- [Supplied text]
----

The SONDORS electric bicycle company infamously went bankrupt in 2023, yet it now appears to be attempting a rise from the ashes. The company’s founder and former CEO Storm SONDORS is back at the helm and pre-selling a new electric motorbike with a somewhat familiar name – the Meta AT.
But will riders be once bitten, twice shy?
SONDORS originally burst onto the scene way back in 2015 – the early days of the US e-bike scene – by offering a $500 fat tire electric bike via a crowdfunding campaign. Many called it a scam after the company was late to deliver, and the bikes that did eventually arrive didn’t quite live up to some of the loftiest claims, but the company did ultimately deliver. In the nearly decade afterward, SONDORS continued following that same game plan: promising the moon for an unbelievably low price, then delivering something that was almost what they’d claimed and almost on time. But they always delivered.
At least, until they didn’t.
After finding success in the electric bicycle market, SONDORS ratcheted things up in 2021 with a groundbreaking design for a light electric motorcycle known as the Metacycle. But that’s where the wheels started to fall off the proverbial e-bike.

----

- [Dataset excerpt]
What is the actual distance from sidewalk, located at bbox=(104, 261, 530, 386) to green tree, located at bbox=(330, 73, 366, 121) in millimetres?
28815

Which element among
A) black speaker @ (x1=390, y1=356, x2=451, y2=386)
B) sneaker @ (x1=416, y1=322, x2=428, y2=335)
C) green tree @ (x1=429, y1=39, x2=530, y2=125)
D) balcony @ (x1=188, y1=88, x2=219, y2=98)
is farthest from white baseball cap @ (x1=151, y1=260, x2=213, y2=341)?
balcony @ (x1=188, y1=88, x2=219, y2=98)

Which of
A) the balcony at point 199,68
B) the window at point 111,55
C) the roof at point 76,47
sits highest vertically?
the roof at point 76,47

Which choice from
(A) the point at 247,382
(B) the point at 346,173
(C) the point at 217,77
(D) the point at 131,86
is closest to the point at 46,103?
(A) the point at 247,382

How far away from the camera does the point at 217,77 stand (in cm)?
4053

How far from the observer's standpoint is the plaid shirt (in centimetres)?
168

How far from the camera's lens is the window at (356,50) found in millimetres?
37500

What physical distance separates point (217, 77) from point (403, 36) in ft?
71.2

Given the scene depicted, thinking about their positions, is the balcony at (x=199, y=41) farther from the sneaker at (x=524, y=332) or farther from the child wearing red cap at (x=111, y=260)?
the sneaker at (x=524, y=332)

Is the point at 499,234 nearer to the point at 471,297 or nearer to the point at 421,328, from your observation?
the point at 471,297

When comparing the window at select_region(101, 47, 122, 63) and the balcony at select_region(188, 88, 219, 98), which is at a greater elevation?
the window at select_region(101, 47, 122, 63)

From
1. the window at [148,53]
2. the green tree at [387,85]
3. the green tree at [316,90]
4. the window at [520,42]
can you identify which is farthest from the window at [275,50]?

----

- [Exercise set]
• 1. In the SONDORS article, what did the company offer through a crowdfunding campaign in 2015?
• 2. Reproduce everything in the SONDORS article from "But will riders" down to "until they didn’t.".

- [Exercise responses]
• 1. A $500 fat tire electric bike.

• 2.
But will riders be once bitten, twice shy?
SONDORS originally burst onto the scene way back in 2015 – the early days of the US e-bike scene – by offering a $500 fat tire electric bike via a crowdfunding campaign. Many called it a scam after the company was late to deliver, and the bikes that did eventually arrive didn’t quite live up to some of the loftiest claims, but the company did ultimately deliver. In the nearly decade afterward, SONDORS continued following that same game plan: promising the moon for an unbelievably low price, then delivering something that was almost what they’d claimed and almost on time. But they always delivered.
At least, until they didn’t.